Since the birth of the United States of American on July 4, 1776, no single generation of Americans has been spared the responsibility of defending freedom by force of arms. More than 42 Million American men and women have served in time of war. More than a MILLION of these brave men and women have purchased freedom with their lives. (http://www.homeofheroes.com/moh/memory/statistics.html)

  • The number of military veterans in the United States in 2008 – 23.2 million
    Source: Table 508, Upcoming Statistical Abstract of the United States: 2010
  • Number of veterans with any type of disability in 2008 – 5.5 million
    Source: 2008 American Community Survey
  • At the end of 2010, there were an estimated 22.7million veterans 17 years or older in the USA.
    (http://www.va.gov/vetdata/Veteran_Population.asp)

Number of veterans with a service-connected disability rating – 3.4 million. Of this number, 588,000 have a rating of 70 percent or higher.
Source: 2008 American Community Survey

Physical wounds are easier to see than mental and spiritual wounds. Veterans who return from Iraq and Afghanistan missing limbs or with other physical impediments should justly receive the assistance and treatment they have so profoundly earned for such battle wounds. Yet mental and spiritual wounds from the battlefield are just as prevalent even while being less apparent. Many of our veterans return from the battlefields suffering from debilitating and frequently undetected mental anguish brought on by the vagaries of war. Post Traumatic Stress Disorder (PTSD) is merely one among many of these kinds of battle scars. Many suffer in silence or even end their lives due to the inner traumas they have endured. Diagnosing, treating and ultimately empowering our returning veterans to overcome the non-physical battle scars is just as much a part of the mission as insuring commensurate treatment and empowerment to those who suffer physical wounds.

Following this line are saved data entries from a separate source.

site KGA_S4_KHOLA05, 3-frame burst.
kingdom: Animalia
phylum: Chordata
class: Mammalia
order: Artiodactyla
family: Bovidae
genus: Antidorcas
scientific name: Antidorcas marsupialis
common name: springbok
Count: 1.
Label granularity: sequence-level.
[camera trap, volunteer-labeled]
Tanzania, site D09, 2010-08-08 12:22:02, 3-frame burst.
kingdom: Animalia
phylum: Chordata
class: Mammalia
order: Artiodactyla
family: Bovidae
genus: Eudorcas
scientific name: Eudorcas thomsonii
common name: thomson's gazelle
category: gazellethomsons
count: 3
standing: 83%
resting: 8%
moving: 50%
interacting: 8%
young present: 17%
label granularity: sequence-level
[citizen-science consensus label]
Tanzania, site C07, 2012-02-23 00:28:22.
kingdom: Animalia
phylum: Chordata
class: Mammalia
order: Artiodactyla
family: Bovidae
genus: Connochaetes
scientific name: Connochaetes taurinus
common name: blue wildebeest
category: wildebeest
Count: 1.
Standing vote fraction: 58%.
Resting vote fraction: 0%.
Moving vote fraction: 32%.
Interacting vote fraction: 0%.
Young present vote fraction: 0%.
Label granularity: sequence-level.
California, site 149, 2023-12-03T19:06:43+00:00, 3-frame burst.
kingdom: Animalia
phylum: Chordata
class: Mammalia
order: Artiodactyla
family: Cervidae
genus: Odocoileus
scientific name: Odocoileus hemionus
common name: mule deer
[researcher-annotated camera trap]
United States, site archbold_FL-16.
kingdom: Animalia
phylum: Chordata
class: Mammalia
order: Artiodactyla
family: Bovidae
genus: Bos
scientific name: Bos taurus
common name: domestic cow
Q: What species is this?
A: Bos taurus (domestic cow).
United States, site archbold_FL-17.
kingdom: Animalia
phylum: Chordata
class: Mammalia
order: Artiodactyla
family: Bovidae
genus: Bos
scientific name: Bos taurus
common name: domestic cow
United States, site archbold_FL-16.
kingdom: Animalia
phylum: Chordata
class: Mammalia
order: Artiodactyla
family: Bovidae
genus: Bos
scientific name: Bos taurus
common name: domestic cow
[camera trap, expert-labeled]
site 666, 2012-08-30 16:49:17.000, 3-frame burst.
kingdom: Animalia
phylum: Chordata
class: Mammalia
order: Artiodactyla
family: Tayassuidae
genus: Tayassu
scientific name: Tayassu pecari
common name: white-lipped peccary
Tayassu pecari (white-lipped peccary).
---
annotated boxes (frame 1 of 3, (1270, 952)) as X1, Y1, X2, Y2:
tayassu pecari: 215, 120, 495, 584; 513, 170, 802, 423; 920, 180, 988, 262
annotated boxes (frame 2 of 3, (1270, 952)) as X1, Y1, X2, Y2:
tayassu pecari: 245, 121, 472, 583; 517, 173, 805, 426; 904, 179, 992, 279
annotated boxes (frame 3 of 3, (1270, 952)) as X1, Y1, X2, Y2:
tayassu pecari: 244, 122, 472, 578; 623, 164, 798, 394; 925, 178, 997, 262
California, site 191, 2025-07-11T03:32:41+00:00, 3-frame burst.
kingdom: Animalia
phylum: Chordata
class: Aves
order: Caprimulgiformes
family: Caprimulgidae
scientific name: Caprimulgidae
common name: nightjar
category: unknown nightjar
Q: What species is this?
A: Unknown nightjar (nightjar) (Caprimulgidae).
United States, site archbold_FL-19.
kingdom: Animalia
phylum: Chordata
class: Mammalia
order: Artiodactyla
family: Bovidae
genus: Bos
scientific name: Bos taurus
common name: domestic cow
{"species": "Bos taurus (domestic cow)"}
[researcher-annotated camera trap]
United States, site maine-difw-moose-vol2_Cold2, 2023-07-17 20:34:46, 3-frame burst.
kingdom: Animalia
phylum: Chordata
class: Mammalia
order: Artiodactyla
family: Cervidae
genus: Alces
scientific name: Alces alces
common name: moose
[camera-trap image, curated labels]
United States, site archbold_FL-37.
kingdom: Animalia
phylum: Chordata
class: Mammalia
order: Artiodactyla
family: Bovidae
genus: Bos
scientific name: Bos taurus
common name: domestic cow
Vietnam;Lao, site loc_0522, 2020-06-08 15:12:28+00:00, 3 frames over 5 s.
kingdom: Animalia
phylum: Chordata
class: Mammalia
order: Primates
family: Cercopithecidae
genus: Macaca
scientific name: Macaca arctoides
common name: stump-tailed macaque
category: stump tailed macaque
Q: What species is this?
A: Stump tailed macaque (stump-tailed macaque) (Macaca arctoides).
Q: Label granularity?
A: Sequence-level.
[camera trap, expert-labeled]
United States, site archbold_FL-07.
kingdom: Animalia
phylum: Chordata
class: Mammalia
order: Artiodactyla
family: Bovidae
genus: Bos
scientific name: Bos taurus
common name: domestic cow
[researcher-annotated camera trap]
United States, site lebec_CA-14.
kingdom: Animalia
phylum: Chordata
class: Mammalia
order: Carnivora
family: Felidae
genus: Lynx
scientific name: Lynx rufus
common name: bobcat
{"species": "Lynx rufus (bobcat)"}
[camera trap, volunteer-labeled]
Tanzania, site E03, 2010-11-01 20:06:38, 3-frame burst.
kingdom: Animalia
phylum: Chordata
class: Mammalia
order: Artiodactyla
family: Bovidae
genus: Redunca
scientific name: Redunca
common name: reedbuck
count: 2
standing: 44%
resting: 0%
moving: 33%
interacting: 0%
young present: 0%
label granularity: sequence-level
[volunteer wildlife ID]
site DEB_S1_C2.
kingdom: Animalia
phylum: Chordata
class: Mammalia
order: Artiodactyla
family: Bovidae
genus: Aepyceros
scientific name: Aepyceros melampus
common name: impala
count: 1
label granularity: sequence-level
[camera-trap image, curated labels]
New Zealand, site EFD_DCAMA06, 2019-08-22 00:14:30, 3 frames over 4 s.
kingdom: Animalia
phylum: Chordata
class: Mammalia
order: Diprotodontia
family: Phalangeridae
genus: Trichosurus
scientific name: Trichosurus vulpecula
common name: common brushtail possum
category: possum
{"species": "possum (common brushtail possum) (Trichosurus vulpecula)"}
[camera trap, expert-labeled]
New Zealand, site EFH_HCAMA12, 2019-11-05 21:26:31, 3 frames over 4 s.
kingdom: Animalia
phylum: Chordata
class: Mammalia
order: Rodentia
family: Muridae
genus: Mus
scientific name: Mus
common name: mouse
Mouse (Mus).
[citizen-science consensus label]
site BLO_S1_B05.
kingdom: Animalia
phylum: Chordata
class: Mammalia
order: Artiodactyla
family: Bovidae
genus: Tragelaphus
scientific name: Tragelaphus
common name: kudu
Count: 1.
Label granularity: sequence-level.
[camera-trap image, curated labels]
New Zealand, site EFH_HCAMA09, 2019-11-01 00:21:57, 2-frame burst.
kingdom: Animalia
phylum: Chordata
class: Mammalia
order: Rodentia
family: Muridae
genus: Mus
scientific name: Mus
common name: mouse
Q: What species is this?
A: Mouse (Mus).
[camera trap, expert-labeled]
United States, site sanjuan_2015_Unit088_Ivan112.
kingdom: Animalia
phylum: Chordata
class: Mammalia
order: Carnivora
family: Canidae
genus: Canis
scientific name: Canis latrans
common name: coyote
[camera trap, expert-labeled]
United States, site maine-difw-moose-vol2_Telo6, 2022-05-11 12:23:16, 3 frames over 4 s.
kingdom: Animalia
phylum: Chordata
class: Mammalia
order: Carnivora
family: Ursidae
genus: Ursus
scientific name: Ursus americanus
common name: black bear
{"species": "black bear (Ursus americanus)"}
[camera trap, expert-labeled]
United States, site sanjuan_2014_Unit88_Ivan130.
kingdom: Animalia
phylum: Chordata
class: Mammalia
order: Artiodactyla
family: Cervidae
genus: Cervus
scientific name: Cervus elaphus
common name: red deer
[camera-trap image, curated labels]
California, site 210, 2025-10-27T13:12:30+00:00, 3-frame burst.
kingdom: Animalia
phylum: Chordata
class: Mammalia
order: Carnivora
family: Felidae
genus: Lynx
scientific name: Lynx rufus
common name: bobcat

Service members and veterans are at risk for mental health problems, too.These include anxiety, post-traumatic stress disorder depression and substance abuse. Suicide is also a factor in accounting for debilitating mental health issues.

1995 and 2007, there were almost 2,200 suicides. That’s 188 last year alone. But these numbers included only “active duty” soldiers. CBS investigated the rate of suicides veterans were more than twice as likely to commit   suicide in 2005 than non-vets. (Veterans committed suicide at the rate of between 18.7 to 20.8 per 100,000, compared to other American citizens, who did so at the rate of 8.9 per 100,000).

One age group stood out. Veterans aged 20 through 24, those who have served during the War on Terror. They had the highest suicide rate among all veterans, estimated between two and four times higher than civilians the same age. (The suicide rate for non-veterans is 8.3 per 100,000, while the rate for veterans was found to be between 22.9 and 31.9 per 100,000.)
(http://www.cbsnews.com/stories/2007/11/13/cbsnews_investigates/main3496471.shtml)

Sea2Sea supports organizations who provide aid to physically disabled and debilitating mental heath issues.

The Cost to the US

The respected and non-partisan Congressional Research Service estimates that the US will have spent   almost $802 billion on funding the war by the end of fiscal year 2011, with $747.6 billion already appropriated.